NEW YORK – Cleaning products company Johnson Wax Professional on Tuesday said it would buy the commercial cleaning business of Anglo-Dutch consumer goods group Unilever Plc for $1.6 billion to expand its product line and international reach.
The deal for Unilever's DiverseyLever would also give Unilever a one-third stake in privately held Johnson Wax, for the next five years, Johnson Wax said in a statement.
Unilever said Johnson Wax, which would become the second largest company in its industry behind Ecolab, would buy back its stake after that time.

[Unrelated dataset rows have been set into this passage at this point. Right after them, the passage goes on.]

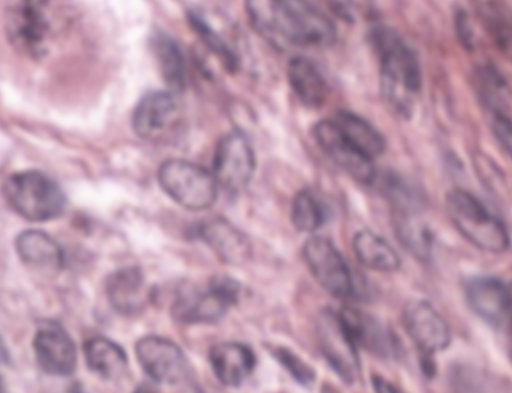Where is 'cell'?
<instances>
[{
	"label": "cell",
	"mask_w": 512,
	"mask_h": 393,
	"mask_svg": "<svg viewBox=\"0 0 512 393\" xmlns=\"http://www.w3.org/2000/svg\"><path fill=\"white\" fill-rule=\"evenodd\" d=\"M392 224L398 241L412 256L422 262L431 258L434 239L425 222L409 209H395Z\"/></svg>",
	"instance_id": "cell-22"
},
{
	"label": "cell",
	"mask_w": 512,
	"mask_h": 393,
	"mask_svg": "<svg viewBox=\"0 0 512 393\" xmlns=\"http://www.w3.org/2000/svg\"><path fill=\"white\" fill-rule=\"evenodd\" d=\"M317 336L320 350L335 374L346 384L355 383L360 375L359 347L338 311L331 308L321 311Z\"/></svg>",
	"instance_id": "cell-7"
},
{
	"label": "cell",
	"mask_w": 512,
	"mask_h": 393,
	"mask_svg": "<svg viewBox=\"0 0 512 393\" xmlns=\"http://www.w3.org/2000/svg\"><path fill=\"white\" fill-rule=\"evenodd\" d=\"M209 360L215 375L226 386L242 384L252 373L256 362L252 350L236 342L213 346L209 352Z\"/></svg>",
	"instance_id": "cell-18"
},
{
	"label": "cell",
	"mask_w": 512,
	"mask_h": 393,
	"mask_svg": "<svg viewBox=\"0 0 512 393\" xmlns=\"http://www.w3.org/2000/svg\"><path fill=\"white\" fill-rule=\"evenodd\" d=\"M200 235L218 256L231 264L244 262L251 252L246 236L223 218H213L200 226Z\"/></svg>",
	"instance_id": "cell-20"
},
{
	"label": "cell",
	"mask_w": 512,
	"mask_h": 393,
	"mask_svg": "<svg viewBox=\"0 0 512 393\" xmlns=\"http://www.w3.org/2000/svg\"><path fill=\"white\" fill-rule=\"evenodd\" d=\"M291 220L299 231L315 232L326 220V208L315 193L308 189L302 190L292 202Z\"/></svg>",
	"instance_id": "cell-27"
},
{
	"label": "cell",
	"mask_w": 512,
	"mask_h": 393,
	"mask_svg": "<svg viewBox=\"0 0 512 393\" xmlns=\"http://www.w3.org/2000/svg\"><path fill=\"white\" fill-rule=\"evenodd\" d=\"M238 284L227 277H216L203 289H189L180 294L173 312L187 323H205L220 319L238 298Z\"/></svg>",
	"instance_id": "cell-8"
},
{
	"label": "cell",
	"mask_w": 512,
	"mask_h": 393,
	"mask_svg": "<svg viewBox=\"0 0 512 393\" xmlns=\"http://www.w3.org/2000/svg\"><path fill=\"white\" fill-rule=\"evenodd\" d=\"M313 136L322 151L355 180L371 184L376 178L373 159L348 141L331 119L319 121Z\"/></svg>",
	"instance_id": "cell-11"
},
{
	"label": "cell",
	"mask_w": 512,
	"mask_h": 393,
	"mask_svg": "<svg viewBox=\"0 0 512 393\" xmlns=\"http://www.w3.org/2000/svg\"><path fill=\"white\" fill-rule=\"evenodd\" d=\"M331 120L342 135L369 158L374 159L384 151L385 142L382 135L355 113L338 111Z\"/></svg>",
	"instance_id": "cell-24"
},
{
	"label": "cell",
	"mask_w": 512,
	"mask_h": 393,
	"mask_svg": "<svg viewBox=\"0 0 512 393\" xmlns=\"http://www.w3.org/2000/svg\"><path fill=\"white\" fill-rule=\"evenodd\" d=\"M278 360L290 372L295 380L302 385H310L315 380V372L297 355L287 349H279L276 352Z\"/></svg>",
	"instance_id": "cell-28"
},
{
	"label": "cell",
	"mask_w": 512,
	"mask_h": 393,
	"mask_svg": "<svg viewBox=\"0 0 512 393\" xmlns=\"http://www.w3.org/2000/svg\"><path fill=\"white\" fill-rule=\"evenodd\" d=\"M465 296L471 310L493 327L508 321L511 292L508 283L494 276H477L465 287Z\"/></svg>",
	"instance_id": "cell-14"
},
{
	"label": "cell",
	"mask_w": 512,
	"mask_h": 393,
	"mask_svg": "<svg viewBox=\"0 0 512 393\" xmlns=\"http://www.w3.org/2000/svg\"><path fill=\"white\" fill-rule=\"evenodd\" d=\"M332 11L347 22H355L362 9V0H327Z\"/></svg>",
	"instance_id": "cell-29"
},
{
	"label": "cell",
	"mask_w": 512,
	"mask_h": 393,
	"mask_svg": "<svg viewBox=\"0 0 512 393\" xmlns=\"http://www.w3.org/2000/svg\"><path fill=\"white\" fill-rule=\"evenodd\" d=\"M419 363L421 371L423 372V375H425L427 378H432L436 371L435 363L432 359L431 353H425V352H419Z\"/></svg>",
	"instance_id": "cell-30"
},
{
	"label": "cell",
	"mask_w": 512,
	"mask_h": 393,
	"mask_svg": "<svg viewBox=\"0 0 512 393\" xmlns=\"http://www.w3.org/2000/svg\"><path fill=\"white\" fill-rule=\"evenodd\" d=\"M254 169V152L243 134L232 132L221 139L213 159L217 185L233 192L242 190L250 182Z\"/></svg>",
	"instance_id": "cell-10"
},
{
	"label": "cell",
	"mask_w": 512,
	"mask_h": 393,
	"mask_svg": "<svg viewBox=\"0 0 512 393\" xmlns=\"http://www.w3.org/2000/svg\"><path fill=\"white\" fill-rule=\"evenodd\" d=\"M289 84L299 99L308 108L320 107L327 96V83L308 58L298 56L290 60L287 67Z\"/></svg>",
	"instance_id": "cell-21"
},
{
	"label": "cell",
	"mask_w": 512,
	"mask_h": 393,
	"mask_svg": "<svg viewBox=\"0 0 512 393\" xmlns=\"http://www.w3.org/2000/svg\"><path fill=\"white\" fill-rule=\"evenodd\" d=\"M85 360L94 373L105 379H116L127 366L124 350L105 337L89 339L83 347Z\"/></svg>",
	"instance_id": "cell-25"
},
{
	"label": "cell",
	"mask_w": 512,
	"mask_h": 393,
	"mask_svg": "<svg viewBox=\"0 0 512 393\" xmlns=\"http://www.w3.org/2000/svg\"><path fill=\"white\" fill-rule=\"evenodd\" d=\"M106 293L113 308L121 314L139 313L146 305L149 288L138 268H122L110 275Z\"/></svg>",
	"instance_id": "cell-17"
},
{
	"label": "cell",
	"mask_w": 512,
	"mask_h": 393,
	"mask_svg": "<svg viewBox=\"0 0 512 393\" xmlns=\"http://www.w3.org/2000/svg\"><path fill=\"white\" fill-rule=\"evenodd\" d=\"M402 323L419 352L434 354L445 349L451 340L448 324L426 300L412 299L402 310Z\"/></svg>",
	"instance_id": "cell-12"
},
{
	"label": "cell",
	"mask_w": 512,
	"mask_h": 393,
	"mask_svg": "<svg viewBox=\"0 0 512 393\" xmlns=\"http://www.w3.org/2000/svg\"><path fill=\"white\" fill-rule=\"evenodd\" d=\"M68 20V0H7V37L19 52L32 58L53 49Z\"/></svg>",
	"instance_id": "cell-2"
},
{
	"label": "cell",
	"mask_w": 512,
	"mask_h": 393,
	"mask_svg": "<svg viewBox=\"0 0 512 393\" xmlns=\"http://www.w3.org/2000/svg\"><path fill=\"white\" fill-rule=\"evenodd\" d=\"M2 192L6 202L16 213L34 222L59 216L66 204L59 185L36 170L10 175L3 184Z\"/></svg>",
	"instance_id": "cell-5"
},
{
	"label": "cell",
	"mask_w": 512,
	"mask_h": 393,
	"mask_svg": "<svg viewBox=\"0 0 512 393\" xmlns=\"http://www.w3.org/2000/svg\"><path fill=\"white\" fill-rule=\"evenodd\" d=\"M136 356L146 374L161 384L178 383L188 372L187 359L181 349L162 337L140 339L136 344Z\"/></svg>",
	"instance_id": "cell-13"
},
{
	"label": "cell",
	"mask_w": 512,
	"mask_h": 393,
	"mask_svg": "<svg viewBox=\"0 0 512 393\" xmlns=\"http://www.w3.org/2000/svg\"><path fill=\"white\" fill-rule=\"evenodd\" d=\"M371 383L373 388L378 392H395L399 390L388 380L378 375L371 377Z\"/></svg>",
	"instance_id": "cell-31"
},
{
	"label": "cell",
	"mask_w": 512,
	"mask_h": 393,
	"mask_svg": "<svg viewBox=\"0 0 512 393\" xmlns=\"http://www.w3.org/2000/svg\"><path fill=\"white\" fill-rule=\"evenodd\" d=\"M370 40L379 61L383 93L401 112H409L421 87V71L412 49L386 26L371 31Z\"/></svg>",
	"instance_id": "cell-3"
},
{
	"label": "cell",
	"mask_w": 512,
	"mask_h": 393,
	"mask_svg": "<svg viewBox=\"0 0 512 393\" xmlns=\"http://www.w3.org/2000/svg\"><path fill=\"white\" fill-rule=\"evenodd\" d=\"M33 349L38 364L46 373L66 376L76 365V348L69 334L56 323H45L36 332Z\"/></svg>",
	"instance_id": "cell-15"
},
{
	"label": "cell",
	"mask_w": 512,
	"mask_h": 393,
	"mask_svg": "<svg viewBox=\"0 0 512 393\" xmlns=\"http://www.w3.org/2000/svg\"><path fill=\"white\" fill-rule=\"evenodd\" d=\"M250 12L262 31L305 47H328L336 40L333 22L309 0H251Z\"/></svg>",
	"instance_id": "cell-1"
},
{
	"label": "cell",
	"mask_w": 512,
	"mask_h": 393,
	"mask_svg": "<svg viewBox=\"0 0 512 393\" xmlns=\"http://www.w3.org/2000/svg\"><path fill=\"white\" fill-rule=\"evenodd\" d=\"M158 179L174 201L191 210L210 207L217 196V182L213 174L186 160L171 159L163 163Z\"/></svg>",
	"instance_id": "cell-6"
},
{
	"label": "cell",
	"mask_w": 512,
	"mask_h": 393,
	"mask_svg": "<svg viewBox=\"0 0 512 393\" xmlns=\"http://www.w3.org/2000/svg\"><path fill=\"white\" fill-rule=\"evenodd\" d=\"M179 119V108L173 95L167 92H152L138 103L132 124L141 138L156 141L173 131Z\"/></svg>",
	"instance_id": "cell-16"
},
{
	"label": "cell",
	"mask_w": 512,
	"mask_h": 393,
	"mask_svg": "<svg viewBox=\"0 0 512 393\" xmlns=\"http://www.w3.org/2000/svg\"><path fill=\"white\" fill-rule=\"evenodd\" d=\"M304 260L318 283L332 296L353 295L351 270L335 245L322 236L310 237L303 246Z\"/></svg>",
	"instance_id": "cell-9"
},
{
	"label": "cell",
	"mask_w": 512,
	"mask_h": 393,
	"mask_svg": "<svg viewBox=\"0 0 512 393\" xmlns=\"http://www.w3.org/2000/svg\"><path fill=\"white\" fill-rule=\"evenodd\" d=\"M352 248L357 260L366 268L379 272H394L401 265L399 255L381 236L363 229L354 234Z\"/></svg>",
	"instance_id": "cell-23"
},
{
	"label": "cell",
	"mask_w": 512,
	"mask_h": 393,
	"mask_svg": "<svg viewBox=\"0 0 512 393\" xmlns=\"http://www.w3.org/2000/svg\"><path fill=\"white\" fill-rule=\"evenodd\" d=\"M5 350L3 348V346L0 344V362H2L3 360H5Z\"/></svg>",
	"instance_id": "cell-32"
},
{
	"label": "cell",
	"mask_w": 512,
	"mask_h": 393,
	"mask_svg": "<svg viewBox=\"0 0 512 393\" xmlns=\"http://www.w3.org/2000/svg\"><path fill=\"white\" fill-rule=\"evenodd\" d=\"M15 247L20 259L40 272L57 273L63 267L62 248L43 231L33 229L20 233L16 238Z\"/></svg>",
	"instance_id": "cell-19"
},
{
	"label": "cell",
	"mask_w": 512,
	"mask_h": 393,
	"mask_svg": "<svg viewBox=\"0 0 512 393\" xmlns=\"http://www.w3.org/2000/svg\"><path fill=\"white\" fill-rule=\"evenodd\" d=\"M159 69L166 84L173 91H181L186 84V69L178 46L165 35H157L153 41Z\"/></svg>",
	"instance_id": "cell-26"
},
{
	"label": "cell",
	"mask_w": 512,
	"mask_h": 393,
	"mask_svg": "<svg viewBox=\"0 0 512 393\" xmlns=\"http://www.w3.org/2000/svg\"><path fill=\"white\" fill-rule=\"evenodd\" d=\"M446 204L455 228L471 244L491 253L509 249L510 237L505 223L474 195L455 189L448 194Z\"/></svg>",
	"instance_id": "cell-4"
}]
</instances>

The new company will likely cut some jobs and close plants, Johnson Wax said.
Unilever said it would receive $1 billion in cash from Johnson and a $279 million loan note and said its stake in Johnson would be worth $300 million, bringing the value of the deal to an estimated $1.6 billion.
DiverseyLever's industrial strength cleaning products are used to clean hospitals, restaurants, and hotels, and its major clients include McDonald's Corp.'s. The company also offers cleaning services, but this accounts for a small part of its business.

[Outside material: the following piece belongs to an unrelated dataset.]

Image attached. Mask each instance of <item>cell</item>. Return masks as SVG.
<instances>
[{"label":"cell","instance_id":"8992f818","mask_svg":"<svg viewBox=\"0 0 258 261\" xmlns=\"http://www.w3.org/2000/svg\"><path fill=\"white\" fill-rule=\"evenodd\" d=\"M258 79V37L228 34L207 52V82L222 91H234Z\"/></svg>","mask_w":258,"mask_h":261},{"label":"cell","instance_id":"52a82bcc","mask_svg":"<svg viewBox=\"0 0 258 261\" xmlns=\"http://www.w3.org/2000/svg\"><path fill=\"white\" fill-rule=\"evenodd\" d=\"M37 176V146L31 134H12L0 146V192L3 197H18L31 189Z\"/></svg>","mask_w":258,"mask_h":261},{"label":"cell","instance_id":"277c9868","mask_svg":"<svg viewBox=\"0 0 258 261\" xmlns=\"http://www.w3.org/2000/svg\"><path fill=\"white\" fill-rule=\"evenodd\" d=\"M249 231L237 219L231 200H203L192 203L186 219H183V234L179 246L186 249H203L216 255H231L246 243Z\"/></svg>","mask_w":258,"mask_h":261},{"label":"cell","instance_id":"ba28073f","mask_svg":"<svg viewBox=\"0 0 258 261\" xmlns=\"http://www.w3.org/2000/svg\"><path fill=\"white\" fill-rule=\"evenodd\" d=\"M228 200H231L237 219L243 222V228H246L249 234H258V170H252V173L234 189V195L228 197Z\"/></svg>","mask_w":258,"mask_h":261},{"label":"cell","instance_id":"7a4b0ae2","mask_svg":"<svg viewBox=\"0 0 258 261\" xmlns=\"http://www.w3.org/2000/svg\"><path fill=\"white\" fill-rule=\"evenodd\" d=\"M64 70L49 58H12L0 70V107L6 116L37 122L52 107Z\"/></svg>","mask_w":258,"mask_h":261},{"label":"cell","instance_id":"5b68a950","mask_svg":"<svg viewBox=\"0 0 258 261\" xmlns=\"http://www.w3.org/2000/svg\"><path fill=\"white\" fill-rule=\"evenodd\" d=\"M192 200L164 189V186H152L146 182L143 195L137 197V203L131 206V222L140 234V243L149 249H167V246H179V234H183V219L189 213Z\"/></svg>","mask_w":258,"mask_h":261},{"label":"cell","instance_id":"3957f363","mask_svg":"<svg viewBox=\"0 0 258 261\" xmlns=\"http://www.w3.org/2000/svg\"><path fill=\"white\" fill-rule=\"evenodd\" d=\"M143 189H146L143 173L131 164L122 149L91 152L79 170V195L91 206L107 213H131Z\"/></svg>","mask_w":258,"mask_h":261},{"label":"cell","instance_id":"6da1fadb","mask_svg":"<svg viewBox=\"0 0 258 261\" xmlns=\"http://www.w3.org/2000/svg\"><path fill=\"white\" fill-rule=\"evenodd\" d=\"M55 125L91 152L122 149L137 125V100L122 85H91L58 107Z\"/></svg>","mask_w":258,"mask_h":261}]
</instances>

Unilever said the sale of DiverseyLever, whose cleaning products are not a well-known consumer brand name, is part of its strategy to refocus its business on recognizable brands. The company announced this five-year strategy in February 2000 to trim its then 1,600 brands to 400.

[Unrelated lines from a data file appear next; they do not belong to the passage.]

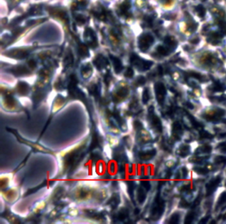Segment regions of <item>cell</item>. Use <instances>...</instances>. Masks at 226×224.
Wrapping results in <instances>:
<instances>
[{
    "instance_id": "cell-1",
    "label": "cell",
    "mask_w": 226,
    "mask_h": 224,
    "mask_svg": "<svg viewBox=\"0 0 226 224\" xmlns=\"http://www.w3.org/2000/svg\"><path fill=\"white\" fill-rule=\"evenodd\" d=\"M153 43V37L151 35L149 34H145V35H142L140 39V47L141 49H147L150 44Z\"/></svg>"
},
{
    "instance_id": "cell-4",
    "label": "cell",
    "mask_w": 226,
    "mask_h": 224,
    "mask_svg": "<svg viewBox=\"0 0 226 224\" xmlns=\"http://www.w3.org/2000/svg\"><path fill=\"white\" fill-rule=\"evenodd\" d=\"M76 20H78L80 23H83V22H85L86 19L84 18L83 16H81V15H78V17H76Z\"/></svg>"
},
{
    "instance_id": "cell-2",
    "label": "cell",
    "mask_w": 226,
    "mask_h": 224,
    "mask_svg": "<svg viewBox=\"0 0 226 224\" xmlns=\"http://www.w3.org/2000/svg\"><path fill=\"white\" fill-rule=\"evenodd\" d=\"M130 7H131V3H130V1L126 0L123 4L119 6L120 13H124V14H126V13H127V11L130 9Z\"/></svg>"
},
{
    "instance_id": "cell-3",
    "label": "cell",
    "mask_w": 226,
    "mask_h": 224,
    "mask_svg": "<svg viewBox=\"0 0 226 224\" xmlns=\"http://www.w3.org/2000/svg\"><path fill=\"white\" fill-rule=\"evenodd\" d=\"M157 51L160 54H162V55H167L168 54V51L166 50V49H165V48H163L162 46H159V47H158Z\"/></svg>"
}]
</instances>
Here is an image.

Last week, the company sold its Iglo brand name to Hungarian canned food maker Globus. It also recently sold a soup division to Campbell Soup Co. and its Elizabeth Arden cosmetics business. This is in addition to exiting such businesses in recent years as industrial starch, oilseed crushing and animal feed.
Unilever wants to focus on such brand names as Lipton, Hellman's and Skippy, as well as personal care products such as Q-tips and Vaseline.
Analysts said the deal puts Johnson Wax in a better position.
"In the long run, this definitely creates a stronger competitor in a market which was dominated by Ecolab," said David Begleiter, analyst at ABN Amro.
Begleiter said DiverseyLever has a stronger position in Europe and is more competitive globally, but Johnson Wax would have to invest a lot of money to threaten Ecolab's position in the United States.
"Johnson Wax has a long way to go before it can effectively compete with DiverseyLever in the U.S.," Begleiter said.
According to Johnson Wax, the newly formed company would be the second largest in the $35 billion worldwide industrial cleaning business, with a 17 percent market share. The company said Ecolab Inc. had a market share of 20 percent.
The deal comes at a difficult time for the low-margin commercial cleaning industry.
"Typically, this industry is not cyclical, but Sept. 11 hurt the hotel and restaurant business and lowered the industry's short term outlook," said Midwest research analyst Dmitry Silversteyn.
Unilever analysts said the deal would help reduce the company's debt after its $24.3 billion Bestfoods takeover in October of 2000.
Unilever said the deal would hurt earnings by 60 million to 70 million euros in the first quarter of 2002, when it is expected to close.
Johnson Wax said in its conference call that it expected some job losses and plant closings, but did not have specifics at this time. It said the business did not have a significant amount of overlap because Johnson Wax focuses more on retail store and home cleaning products.
The company also said Unilever would maintain the stake in part to make the deal more economically feasible for Johnson Wax, which said it would use bank debt and public funds to pay for the rest.
"Combining our strengths with those of DiverseyLever will result in a company that has the size, strength and geographic reach to compete anywhere in the world with anyone in the industry," Johnson President and Chief Executive Gregory Lawton said.
"Our complementary product platforms -- Johnson Wax Professional's expertise in housekeeping and floor care and DiverseyLever's strengths in ware-washing, laundry, and food processing and sanitation -- will significantly enhance our offering," Lawton said.
Unilever said Johnson Wax would have management control of the new company, which is expected to have sales of $2.6 billion. The DiverseyLever cleaning product and services business has 11,000 employees and 49 manufacturing sites worldwide.
In late afternoon trading, Unilever shares were up 11 cents at $31.51 on the New York Stock Exchange.